As he becomes disenchanted with his job, surrealism begins to show in everything. It’s in Stéphane’s dreams (which is the only place where he realizes his artistic potential), his waking life (where he is essentially awkward), and all places in between. Perhaps what Gondry is trying to say with his audaciously colorful mise-en-scene is that the surreal isn’t all that significant; that we all experience such wildness in our dreams and in our reality all the time. It’s really no big deal. Everybody daydreams, so in this respect surrealism and dreams are quite mundane—they are perhaps vivid when happening, but they are also quite commonplace. 


That the film takes place in Paris is a grand homage to pioneering surrealist films such as Rene Clair’s Entr’acte and the concept of Dadaism. Stéphane and his new friend/paramour Stephanie (the amazing Charlotte Gainsbourg—the sole force that saves the movie from complete disgrace), actually at one point ride a giant, animated “hobby horse”, an image that pounds it’s message home like a hammer to the brain. The pair is practically engulfed in ineptly obvious bizarre imagery.


Stephanie implores Stéphane to “stop acting like a child” (an additional bit of sound advice for the unstable young man might be to also get some Prozac, ASAP), but she is really no authority on the subject: Stephanie is equally plagued by whimsy, and by the looks of it, she enjoys letting go of control over her actions every bit as much as Stéphane.
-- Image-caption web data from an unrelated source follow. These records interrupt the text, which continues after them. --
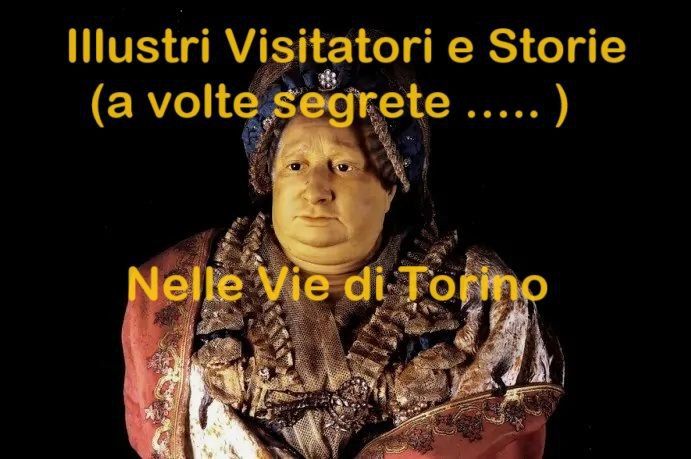 Illustri Visitatori e Storie ( a volte segrete..) nelle vie di Torino 1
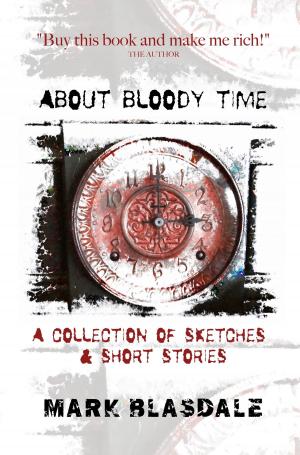 Cover of the book About Bloody Time by Kit Crumb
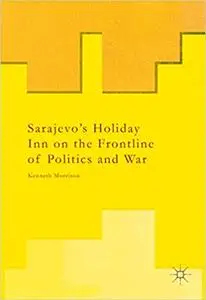 Sarajevo’s Holiday Inn on the Frontline of Politics and War (Repost)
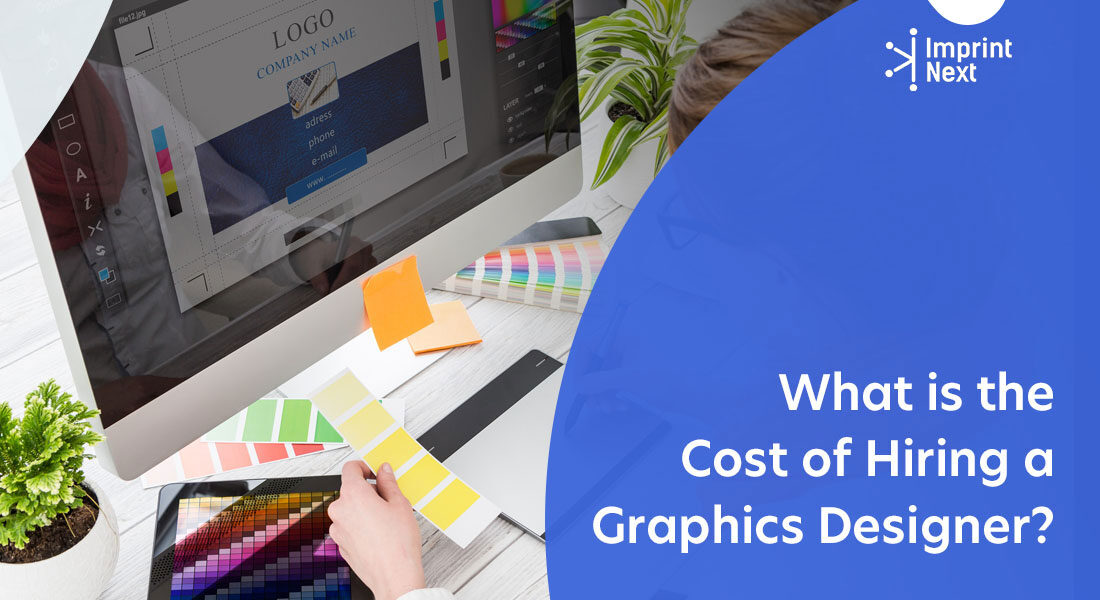 What is the Cost of Hiring a Graphics Designer?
She is generally reserved and quiet, but something in Stéphane brings out her dormant, girlish feelings. And the next time someone decides to cast Gainsbourg as a piano-playing singer/songwriter, they should have the good sense to incorporate her lovely compositions into the story. That was an unforgivable foible on Gondry’s part.


The inane parade of images from a film such as Entr’acte (which was fairly cutting-edge, given it was made in 1924), from the weirdly-angled shots of a ballerina twirling to the little black dolls with expanding, balloon-esque heads, are all intrinsic to Gondry’s overall purview: his body of work seems to solely rely on these sorts of silly, almost repetitive images and concepts. It’s as though the director wants the viewers of The Science of Sleep to think they are engulfed in dada, that everything happening is totally random. The opposite is true of his finished product: everything is so meticulously scripted, so neatly-packaged, and so ably tied together that the concept of happily not making any sense is thrown out the window for the banality of extreme, rigid logic.


It would be refreshing if Gondry could completely escape this stale style so deeply ingrained in his own conventions and tackle his next filmic subject with fresh eyes and more detached focus. For a director that people believe to be so cutting edge, Gondry is really just another imposter - borrowing (or should we call it stealing shamelessly?) from his predecessors. We get it; your childhood was filled with bizarre, artsy French magic and you have mommy issues. Can we finally move on to something a little more original that fulfills some of your artistic promise?